***** Given text *****
Let's select the columns that we'll use for training.

In [None]:
print(list(merged_df.columns))

In [None]:
input_cols = ['Store','DayOfWeek','Promo','StateHoliday','SchoolHoliday', 
              'StoreType', 'Assortment', 'CompetitionDistance','CompetitionOpen', 
              'Day','Month','Year','WeekOfYear','Promo2', 
              'Promo2Open','IsPromo2Month']
target_col = 'Sales'

In [None]:
# inputs & target :
inputs = merged_df[input_cols].copy()
targets = merged_df[target_col].copy()

# test inputs : 
test_inputs = merged_test_df[input_cols].copy()

- Let's also identify numeric and categorical columns. Note that we can treat binary categorical columns (0/1) as numeric columns.

In [None]:
numeric_cols = ['Store','Promo','SchoolHoliday', 
              'CompetitionDistance','CompetitionOpen','Promo2','Promo2Open','IsPromo2Month',
              'Day','Month','Year','WeekOfYear',  ]
categorical_cols = ['DayOfWeek','StateHoliday','StoreType','Assortment']

In [None]:
inputs[numeric_cols].isnull().sum().sort_values(ascending=False)

- Seems like competition distance is the only missing value, and we can simply fill it with the highest value (to indicate that competition is very far away).

In [None]:
max_distance = inputs.CompetitionDistance.max()

In [None]:
inputs['CompetitionDistance'].fillna(max_distance, inplace = True)
test_inputs['CompetitionDistance'].fillna(max_distance, inplace = True)

# last Check
inputs.isnull().sum()

# Data Preprocessing :


### Scale Numeric Values & Encode Categorical columns

Let's scale numeric values to the 0 to 1 range.<br>

Then encode the categorical columns.

In [None]:
from sklearn.preprocessing import MinMaxScaler, OneHotEncoder

# Scalling numeric values to the 0 to 1 range :
scaler = MinMaxScaler().fit(inputs[numeric_cols])

inputs[numeric_cols] = scaler.transform(inputs[numeric_cols])
test_inputs[numeric_cols] = scaler.transform(test_inputs[numeric_cols])
***** Data extract *****
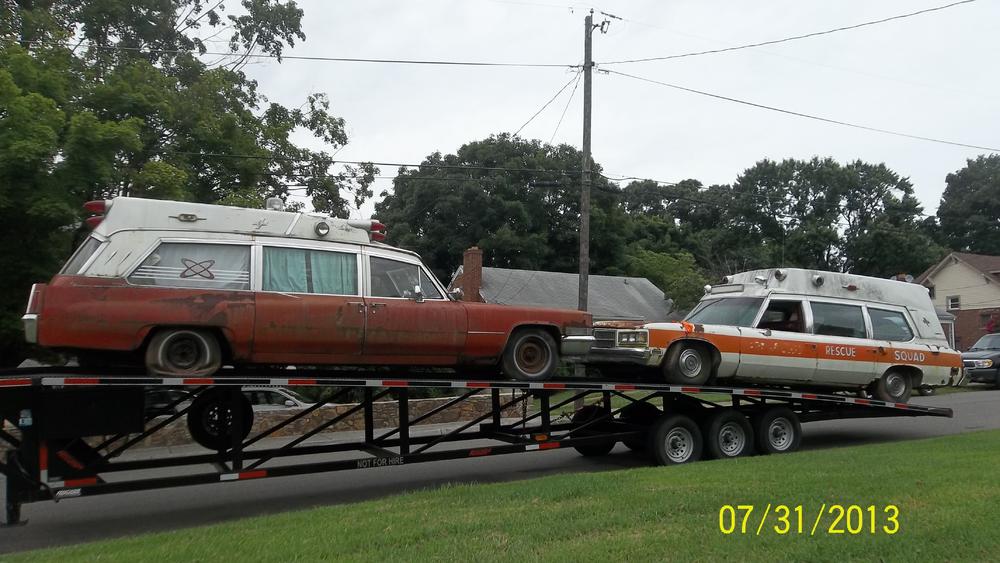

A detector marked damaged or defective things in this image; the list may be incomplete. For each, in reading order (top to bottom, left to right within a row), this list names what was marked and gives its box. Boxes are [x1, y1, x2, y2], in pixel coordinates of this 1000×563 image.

rusty orange hearse [23, 197, 592, 378]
*****
## What you will do
1: From the notebook excerpt on sales data, print the passage starting at "# Scalling numeric" and ending at "inputs[numeric_cols] = scaler.transform(inputs[numeric_cols])".
2: In the notebook excerpt on sales data, why are the missing competition distance values filled with the highest distance?
3: Finish out the next part of the notebook excerpt on sales data, picking up after its last line.
The listing has nothing to do with any of this.

## Answers given
1:
# Scalling numeric values to the 0 to 1 range :
scaler = MinMaxScaler().fit(inputs[numeric_cols])

inputs[numeric_cols] = scaler.transform(inputs[numeric_cols])

2: Filling the gaps with the highest value marks that the competition is very far away. Competition distance is also the only column with missing values, so this simple fill takes care of them all.

3:
# Encoding categorical columns :
encoder = OneHotEncoder(sparse=False, handle_unknown='ignore').fit(inputs[categorical_cols])
encoded_cols = list(encoder.get_feature_names(categorical_cols))

inputs[encoded_cols] = encoder.transform(inputs[categorical_cols])
test_inputs[encoded_cols] = encoder.transform(test_inputs[categorical_cols])

- Finally, let's extract out all the numeric data for training.

In [None]:
X = inputs[numeric_cols + encoded_cols]
X_test = test_inputs[numeric_cols + encoded_cols]

# Gradient Boosting : Xgboost

In [None]:
from xgboost import XGBRegressor
model = XGBRegressor(n_jobs = -1, n_estimators = 20, random_state = 42, max_depth = 4)

In [None]:
#?model

In [None]:
%%time
model.fit(X, targets)

### Prediction

We can now make predictions and evaluate the model using `model.predict`.

In [None]:
%%time
preds = model.predict(X)
print(preds)

### Evaluation

Let's evaluate the predictions using __RMSE__ error.

In [None]:
from sklearn.metrics import mean_squared_error

def rmse(a, b):
    return mean_squared_error(a, b, squared = False)

In [None]:
print('RMSE:', rmse(targets, preds))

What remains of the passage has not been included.